SUPPLIED MATERIAL:
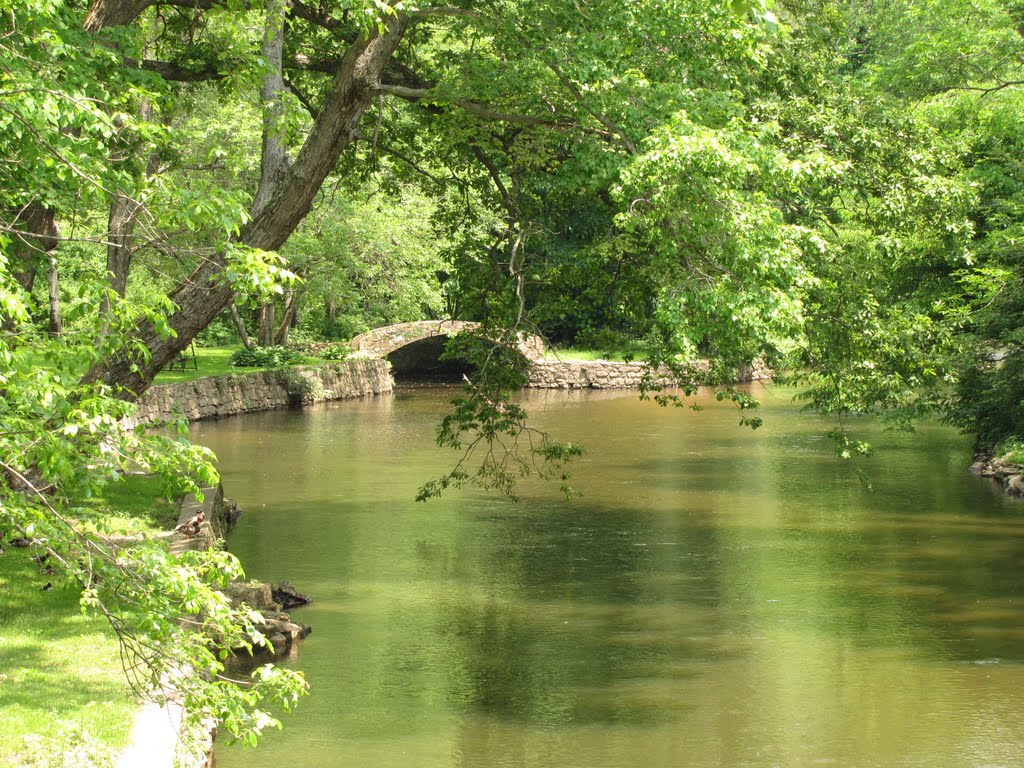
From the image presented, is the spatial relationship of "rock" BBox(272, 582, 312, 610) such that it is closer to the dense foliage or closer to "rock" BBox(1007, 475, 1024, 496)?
the dense foliage

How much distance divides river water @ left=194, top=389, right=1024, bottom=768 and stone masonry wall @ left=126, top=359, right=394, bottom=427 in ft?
14.1

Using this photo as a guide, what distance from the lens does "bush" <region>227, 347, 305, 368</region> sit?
110 ft

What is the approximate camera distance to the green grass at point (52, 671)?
23.8 ft

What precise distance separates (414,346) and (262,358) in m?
7.72

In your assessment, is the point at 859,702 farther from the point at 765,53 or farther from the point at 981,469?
the point at 981,469

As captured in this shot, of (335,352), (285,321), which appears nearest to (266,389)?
(285,321)

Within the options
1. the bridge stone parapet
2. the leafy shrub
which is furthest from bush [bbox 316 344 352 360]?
the leafy shrub

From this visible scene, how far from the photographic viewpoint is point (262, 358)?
3378 cm

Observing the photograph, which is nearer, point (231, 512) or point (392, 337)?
point (231, 512)

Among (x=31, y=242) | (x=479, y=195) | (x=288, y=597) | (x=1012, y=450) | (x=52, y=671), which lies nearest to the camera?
(x=52, y=671)

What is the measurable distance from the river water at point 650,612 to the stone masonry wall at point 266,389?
4295 mm

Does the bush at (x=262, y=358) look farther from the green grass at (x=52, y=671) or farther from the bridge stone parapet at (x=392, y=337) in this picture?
the green grass at (x=52, y=671)

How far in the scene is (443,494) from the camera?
20000 millimetres

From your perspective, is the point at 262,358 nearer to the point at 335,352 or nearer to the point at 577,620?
the point at 335,352
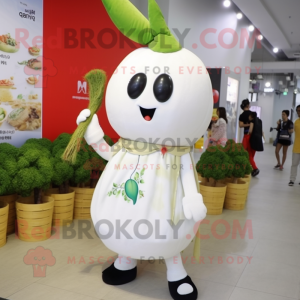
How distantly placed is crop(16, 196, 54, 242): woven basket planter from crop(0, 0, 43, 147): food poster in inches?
28.3

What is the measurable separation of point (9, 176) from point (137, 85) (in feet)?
4.95

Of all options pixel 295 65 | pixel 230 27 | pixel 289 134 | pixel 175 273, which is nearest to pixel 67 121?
pixel 175 273

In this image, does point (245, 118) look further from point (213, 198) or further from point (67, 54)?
point (67, 54)

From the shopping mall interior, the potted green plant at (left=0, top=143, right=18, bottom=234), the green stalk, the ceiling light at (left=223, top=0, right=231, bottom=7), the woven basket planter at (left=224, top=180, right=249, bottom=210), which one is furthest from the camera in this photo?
the ceiling light at (left=223, top=0, right=231, bottom=7)

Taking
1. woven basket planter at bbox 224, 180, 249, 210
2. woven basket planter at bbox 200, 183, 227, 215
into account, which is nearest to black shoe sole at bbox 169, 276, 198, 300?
woven basket planter at bbox 200, 183, 227, 215

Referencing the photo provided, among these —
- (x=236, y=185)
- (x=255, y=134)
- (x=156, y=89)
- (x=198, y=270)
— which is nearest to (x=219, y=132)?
(x=236, y=185)

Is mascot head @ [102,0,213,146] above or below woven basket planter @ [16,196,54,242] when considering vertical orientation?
above

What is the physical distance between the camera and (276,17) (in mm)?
8430

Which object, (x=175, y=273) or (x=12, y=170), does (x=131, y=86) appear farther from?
(x=12, y=170)

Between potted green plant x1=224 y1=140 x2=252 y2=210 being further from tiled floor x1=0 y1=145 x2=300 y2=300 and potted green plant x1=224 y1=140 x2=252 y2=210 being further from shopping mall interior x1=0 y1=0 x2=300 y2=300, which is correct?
tiled floor x1=0 y1=145 x2=300 y2=300

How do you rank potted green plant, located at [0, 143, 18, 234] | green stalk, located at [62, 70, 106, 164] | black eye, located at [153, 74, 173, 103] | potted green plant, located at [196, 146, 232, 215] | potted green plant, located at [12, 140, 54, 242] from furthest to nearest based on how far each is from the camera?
potted green plant, located at [196, 146, 232, 215] → potted green plant, located at [12, 140, 54, 242] → potted green plant, located at [0, 143, 18, 234] → green stalk, located at [62, 70, 106, 164] → black eye, located at [153, 74, 173, 103]

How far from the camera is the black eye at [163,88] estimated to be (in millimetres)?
2076

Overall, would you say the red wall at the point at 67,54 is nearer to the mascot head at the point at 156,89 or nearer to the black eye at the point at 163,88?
the mascot head at the point at 156,89

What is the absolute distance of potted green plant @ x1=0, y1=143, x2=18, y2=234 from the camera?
291 cm
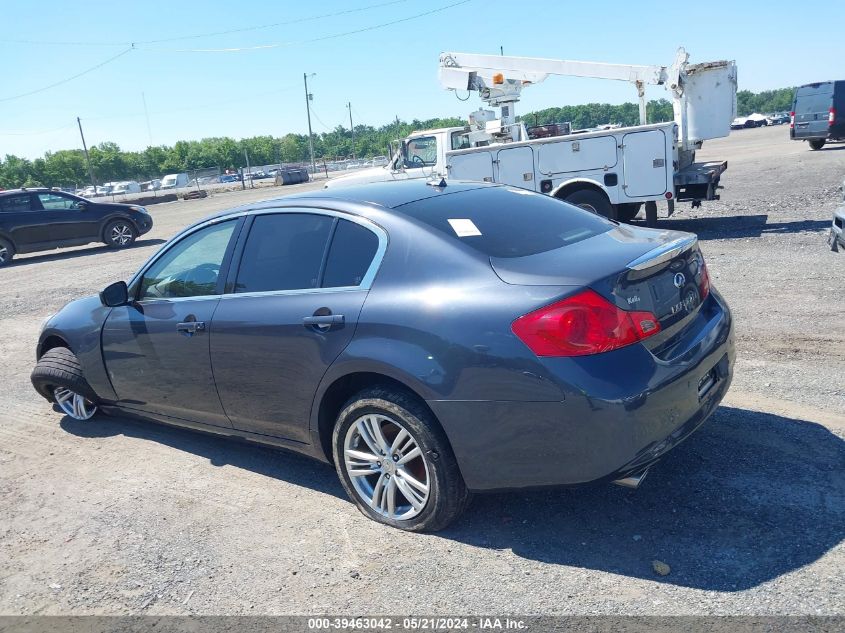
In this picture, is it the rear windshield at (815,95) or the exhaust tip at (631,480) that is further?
the rear windshield at (815,95)

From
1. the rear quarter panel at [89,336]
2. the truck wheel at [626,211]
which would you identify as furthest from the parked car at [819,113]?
the rear quarter panel at [89,336]

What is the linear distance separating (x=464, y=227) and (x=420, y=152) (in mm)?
11921

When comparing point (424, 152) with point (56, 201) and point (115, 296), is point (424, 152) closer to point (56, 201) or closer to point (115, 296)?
point (56, 201)

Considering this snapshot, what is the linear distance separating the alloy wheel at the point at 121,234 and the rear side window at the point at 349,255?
54.7 feet

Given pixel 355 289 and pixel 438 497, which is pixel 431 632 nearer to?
pixel 438 497

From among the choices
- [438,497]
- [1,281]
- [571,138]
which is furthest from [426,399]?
[1,281]

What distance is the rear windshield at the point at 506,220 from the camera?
3.58 m

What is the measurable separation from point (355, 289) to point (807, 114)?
Answer: 2817 cm

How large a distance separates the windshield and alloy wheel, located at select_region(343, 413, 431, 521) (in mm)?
11792

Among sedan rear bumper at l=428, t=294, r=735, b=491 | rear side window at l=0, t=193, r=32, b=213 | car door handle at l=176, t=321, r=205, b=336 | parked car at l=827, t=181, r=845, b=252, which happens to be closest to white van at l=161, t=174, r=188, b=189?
rear side window at l=0, t=193, r=32, b=213

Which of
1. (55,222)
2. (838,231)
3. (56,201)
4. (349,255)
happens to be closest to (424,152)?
(838,231)

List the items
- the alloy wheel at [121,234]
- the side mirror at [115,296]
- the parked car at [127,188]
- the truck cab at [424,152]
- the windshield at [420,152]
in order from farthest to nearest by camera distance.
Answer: the parked car at [127,188] < the alloy wheel at [121,234] < the windshield at [420,152] < the truck cab at [424,152] < the side mirror at [115,296]

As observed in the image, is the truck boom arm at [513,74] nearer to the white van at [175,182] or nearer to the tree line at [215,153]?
the white van at [175,182]

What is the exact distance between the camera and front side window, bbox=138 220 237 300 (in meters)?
4.43
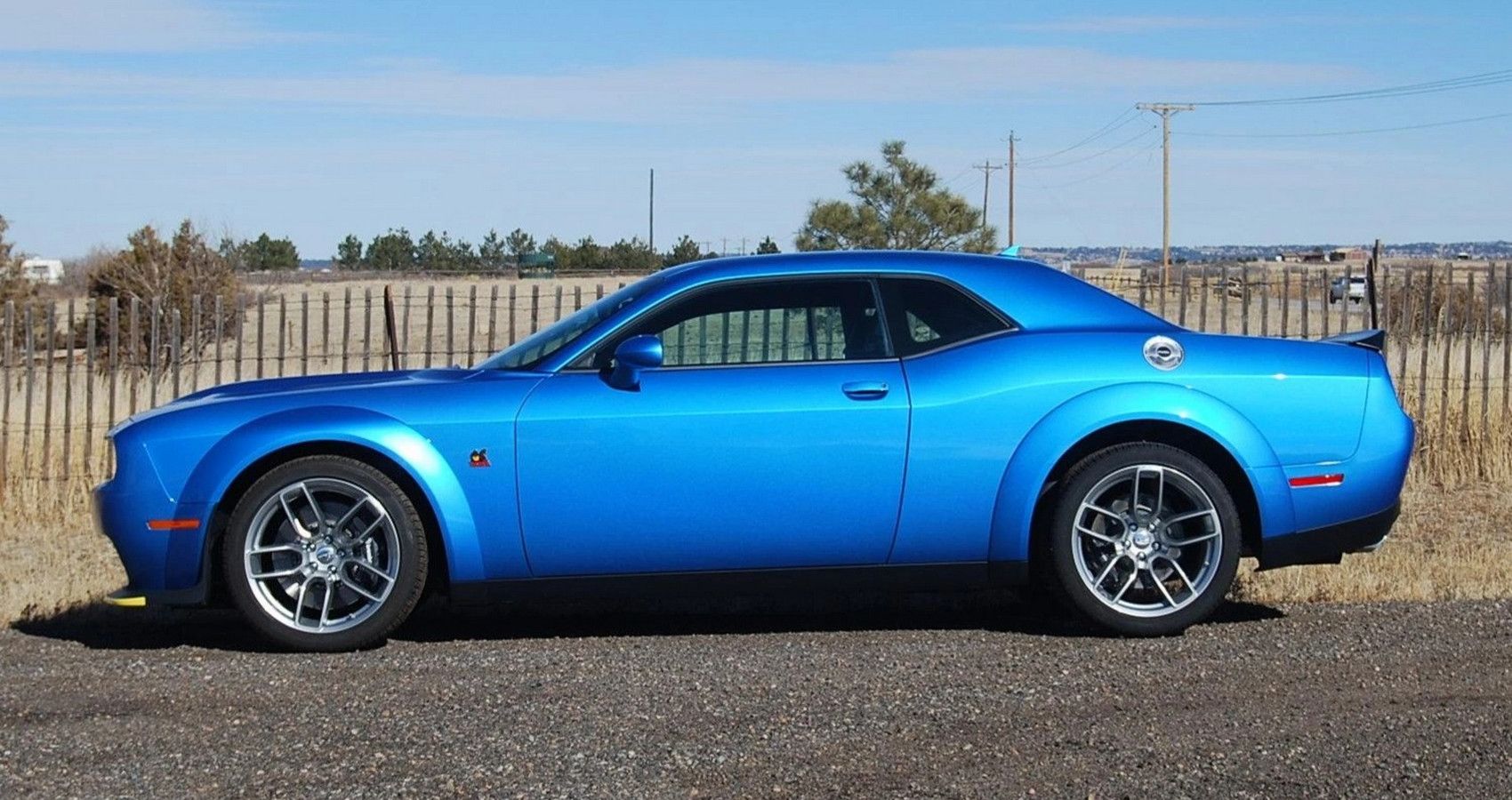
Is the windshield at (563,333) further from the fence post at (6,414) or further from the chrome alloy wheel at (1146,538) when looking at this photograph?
the fence post at (6,414)

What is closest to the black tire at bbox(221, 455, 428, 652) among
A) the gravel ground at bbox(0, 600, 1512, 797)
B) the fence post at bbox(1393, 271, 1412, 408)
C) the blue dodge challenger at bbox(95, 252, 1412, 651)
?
the blue dodge challenger at bbox(95, 252, 1412, 651)

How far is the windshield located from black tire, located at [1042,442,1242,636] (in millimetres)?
1766

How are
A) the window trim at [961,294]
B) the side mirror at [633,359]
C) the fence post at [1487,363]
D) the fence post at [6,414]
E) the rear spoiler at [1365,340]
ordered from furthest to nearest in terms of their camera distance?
the fence post at [1487,363], the fence post at [6,414], the rear spoiler at [1365,340], the window trim at [961,294], the side mirror at [633,359]

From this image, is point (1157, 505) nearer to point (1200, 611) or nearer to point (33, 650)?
point (1200, 611)

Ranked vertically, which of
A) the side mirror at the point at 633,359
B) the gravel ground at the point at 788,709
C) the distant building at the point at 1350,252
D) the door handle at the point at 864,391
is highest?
the distant building at the point at 1350,252

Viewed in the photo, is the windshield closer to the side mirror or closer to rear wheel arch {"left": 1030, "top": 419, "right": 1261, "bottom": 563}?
the side mirror

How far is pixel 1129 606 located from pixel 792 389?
57.6 inches

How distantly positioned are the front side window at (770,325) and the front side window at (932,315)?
7 centimetres

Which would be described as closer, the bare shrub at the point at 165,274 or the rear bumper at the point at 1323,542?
the rear bumper at the point at 1323,542

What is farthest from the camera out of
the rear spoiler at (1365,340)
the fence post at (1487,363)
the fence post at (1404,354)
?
the fence post at (1487,363)

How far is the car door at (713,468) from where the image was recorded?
6.43m

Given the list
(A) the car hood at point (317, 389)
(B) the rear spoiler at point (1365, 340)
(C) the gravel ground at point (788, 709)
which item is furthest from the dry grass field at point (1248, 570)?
(A) the car hood at point (317, 389)

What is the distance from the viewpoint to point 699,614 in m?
7.34

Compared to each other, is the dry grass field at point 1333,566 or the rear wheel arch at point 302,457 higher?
the rear wheel arch at point 302,457
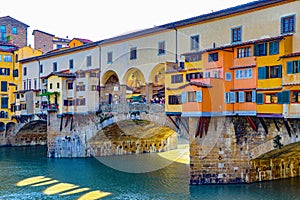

PROMPT: Determine how many lines of the data above contain the word "tire", and reply with that number alone.

TASK OUTPUT: 2